Source passage Start Marker

The recipe that heals and helps us is as unique as the person who needs and wants the healing.
The reality is that the quality of our lives is dictated by the quality of our relationships. So get the support you need to make having good, healthy, and fulfilling relationships feel more possible. If this is something you struggle with.
Rewiring Relationship Blueprints Through Trauma-Informed Therapy
When you describe to your therapist how The Sims taught you more about relationships than your entire childhood, you’re identifying a profound truth about relational trauma—that early relational trauma damages the foundation of our house, leaving you without blueprints for how healthy connections actually work.
Your therapist helps you recognize that discovering relationship principles through a video game isn’t silly but significant, understanding that when your parents modeled only dysfunction, chaos, or neglect, you had to become an archaeologist of normalcy, excavating lessons about human connection from wherever you could find them. Together, you explore the specific maladaptive beliefs you inherited: that love should be instant and effortless (because conditional love felt so hard), that people will stay regardless of investment (because trauma-bonding seemed permanent), or that difficulty means abandonment is inevitable (because that’s what you learned).
The therapeutic work involves examining your current relationships through this new lens, identifying where you’re still operating from outdated software—perhaps pouring everything into work while relationships wither in the “red zone,” or dismissing connections at the first sign of conflict rather than learning repair.
Your therapist helps you practice what The Sims demonstrated: consistent investment, regular maintenance, tolerating the discomfort of tending to relationships even when other priorities compete for attention. Through role-play, communication exercises, and gradual real-world experiments, you learn to override the default programming that says you’re either too much or not enough, discovering instead the middle ground of being genuinely, imperfectly human in connection with others.

Source passage End Marker
Data provided Start Marker

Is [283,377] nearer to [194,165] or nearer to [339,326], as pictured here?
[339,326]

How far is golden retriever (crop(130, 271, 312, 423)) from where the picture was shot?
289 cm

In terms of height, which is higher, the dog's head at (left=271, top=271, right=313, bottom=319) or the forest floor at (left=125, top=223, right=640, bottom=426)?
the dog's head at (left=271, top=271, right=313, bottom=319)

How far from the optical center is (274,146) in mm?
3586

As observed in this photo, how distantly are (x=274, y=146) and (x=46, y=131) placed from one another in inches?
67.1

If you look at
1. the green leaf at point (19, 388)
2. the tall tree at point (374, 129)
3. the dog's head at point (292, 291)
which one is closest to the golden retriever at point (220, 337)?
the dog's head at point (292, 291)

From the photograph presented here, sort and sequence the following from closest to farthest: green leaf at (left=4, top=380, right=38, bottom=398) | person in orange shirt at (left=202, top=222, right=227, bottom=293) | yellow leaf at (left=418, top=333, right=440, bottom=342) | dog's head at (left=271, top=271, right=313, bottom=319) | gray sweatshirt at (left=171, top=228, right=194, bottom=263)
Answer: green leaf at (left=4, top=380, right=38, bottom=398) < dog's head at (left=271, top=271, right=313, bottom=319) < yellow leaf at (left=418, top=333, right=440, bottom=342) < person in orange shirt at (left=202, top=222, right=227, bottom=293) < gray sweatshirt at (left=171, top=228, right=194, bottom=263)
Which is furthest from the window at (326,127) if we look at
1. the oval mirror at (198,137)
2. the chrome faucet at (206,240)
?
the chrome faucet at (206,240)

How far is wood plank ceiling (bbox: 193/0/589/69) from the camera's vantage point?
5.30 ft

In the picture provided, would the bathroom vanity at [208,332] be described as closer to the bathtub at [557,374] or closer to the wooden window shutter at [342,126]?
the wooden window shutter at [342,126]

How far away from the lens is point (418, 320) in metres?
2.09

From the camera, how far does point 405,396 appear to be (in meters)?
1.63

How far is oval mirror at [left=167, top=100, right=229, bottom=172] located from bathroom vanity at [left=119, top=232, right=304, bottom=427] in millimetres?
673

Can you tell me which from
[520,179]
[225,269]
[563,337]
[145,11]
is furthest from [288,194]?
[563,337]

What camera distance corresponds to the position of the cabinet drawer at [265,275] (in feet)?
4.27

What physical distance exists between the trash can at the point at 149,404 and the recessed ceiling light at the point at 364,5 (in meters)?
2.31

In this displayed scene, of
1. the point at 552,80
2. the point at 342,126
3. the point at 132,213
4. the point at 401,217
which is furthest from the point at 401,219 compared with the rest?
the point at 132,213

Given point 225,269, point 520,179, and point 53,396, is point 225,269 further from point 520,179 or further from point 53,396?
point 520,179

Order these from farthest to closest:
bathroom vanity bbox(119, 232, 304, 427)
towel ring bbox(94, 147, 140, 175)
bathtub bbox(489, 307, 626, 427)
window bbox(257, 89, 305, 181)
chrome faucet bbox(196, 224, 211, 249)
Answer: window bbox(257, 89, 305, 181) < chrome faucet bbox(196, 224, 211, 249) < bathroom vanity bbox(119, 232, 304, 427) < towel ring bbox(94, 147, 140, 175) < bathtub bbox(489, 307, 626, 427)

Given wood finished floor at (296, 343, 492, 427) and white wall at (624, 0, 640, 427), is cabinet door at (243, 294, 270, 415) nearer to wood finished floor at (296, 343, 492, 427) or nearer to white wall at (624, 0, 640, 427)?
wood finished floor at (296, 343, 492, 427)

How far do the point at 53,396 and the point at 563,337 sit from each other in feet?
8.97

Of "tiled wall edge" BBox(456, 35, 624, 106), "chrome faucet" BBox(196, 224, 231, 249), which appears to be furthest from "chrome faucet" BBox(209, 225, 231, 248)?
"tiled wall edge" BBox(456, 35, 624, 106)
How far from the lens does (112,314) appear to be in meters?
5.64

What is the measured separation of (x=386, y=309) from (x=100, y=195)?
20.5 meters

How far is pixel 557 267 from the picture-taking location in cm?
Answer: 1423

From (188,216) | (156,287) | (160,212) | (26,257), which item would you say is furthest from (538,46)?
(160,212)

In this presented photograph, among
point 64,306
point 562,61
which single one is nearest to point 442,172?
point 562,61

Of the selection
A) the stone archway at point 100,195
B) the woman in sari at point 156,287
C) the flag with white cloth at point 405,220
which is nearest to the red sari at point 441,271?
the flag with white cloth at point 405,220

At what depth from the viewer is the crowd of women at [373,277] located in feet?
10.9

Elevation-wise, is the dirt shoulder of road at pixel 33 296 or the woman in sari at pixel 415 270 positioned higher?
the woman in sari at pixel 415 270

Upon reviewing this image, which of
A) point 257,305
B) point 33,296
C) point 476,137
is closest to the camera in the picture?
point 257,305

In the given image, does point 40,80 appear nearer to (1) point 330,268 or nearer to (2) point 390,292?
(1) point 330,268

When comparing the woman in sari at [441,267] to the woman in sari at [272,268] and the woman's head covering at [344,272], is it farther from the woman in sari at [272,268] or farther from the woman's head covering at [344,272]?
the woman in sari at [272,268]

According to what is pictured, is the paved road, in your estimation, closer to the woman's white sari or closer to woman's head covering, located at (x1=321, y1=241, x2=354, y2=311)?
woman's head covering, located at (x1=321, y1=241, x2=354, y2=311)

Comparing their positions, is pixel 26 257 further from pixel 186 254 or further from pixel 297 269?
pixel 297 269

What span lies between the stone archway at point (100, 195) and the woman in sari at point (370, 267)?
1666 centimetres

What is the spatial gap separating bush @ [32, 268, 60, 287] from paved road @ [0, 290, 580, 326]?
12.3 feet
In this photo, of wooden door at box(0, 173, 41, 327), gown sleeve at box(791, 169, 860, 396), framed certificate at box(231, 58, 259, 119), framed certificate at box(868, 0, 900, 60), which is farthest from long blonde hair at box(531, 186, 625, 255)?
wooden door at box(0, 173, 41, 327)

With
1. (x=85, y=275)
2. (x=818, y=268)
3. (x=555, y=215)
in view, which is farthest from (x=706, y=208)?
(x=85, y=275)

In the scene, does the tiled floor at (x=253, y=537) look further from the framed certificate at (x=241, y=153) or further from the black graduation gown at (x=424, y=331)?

Data provided End Marker

» Apply what you read:
1) Answer from the therapy passage:
(a) What dictates the quality of our lives?
(b) In the house metaphor, what part of the house does early relational trauma damage?
(c) What three means does the passage list for learning to override default programming?
2) From the therapy passage, quote word for word the part that opens with the words containing "Rewiring Relationship Blueprints" and closes with "connections actually work.".
3) Extend the therapy passage on rewiring relationship blueprints from where it stops.

» Responses for each task:
1)
(a) The quality of our relationships.
(b) The foundation.
(c) Role-play, communication exercises, and gradual real-world experiments.

2)
Rewiring Relationship Blueprints Through Trauma-Informed Therapy
When you describe to your therapist how The Sims taught you more about relationships than your entire childhood, you’re identifying a profound truth about relational trauma—that early relational trauma damages the foundation of our house, leaving you without blueprints for how healthy connections actually work.

3)
Most powerfully, trauma-informed relationship therapy validates that your unconventional teachers—whether video games, books, or TV shows—were acts of resilience, your psyche finding creative ways to learn what wasn’t taught, proving that healing comes in many forms and that sometimes the most profound lessons arrive disguised as entertainment, teaching you not just how to have relationships but that you deserve to have them at all.
And now, I’d love to hear from you in the comments below:
Did you play The Sims in the 2000’s (or now)? What’s one relationship lesson you gleaned from the game that helped correct a faulty belief you inherited from childhood? If it wasn’t The Sims, did some other Trojan Horse game, book, or show similarly help you develop healthier, more functional attitudes about relationships?
Please, if you feel so inclined, leave a message in the comments below. Our monthly blog readership of 20,000 plus people can benefit from your wisdom and experience.
Here’s to healing relational trauma and creating thriving lives on solid foundations.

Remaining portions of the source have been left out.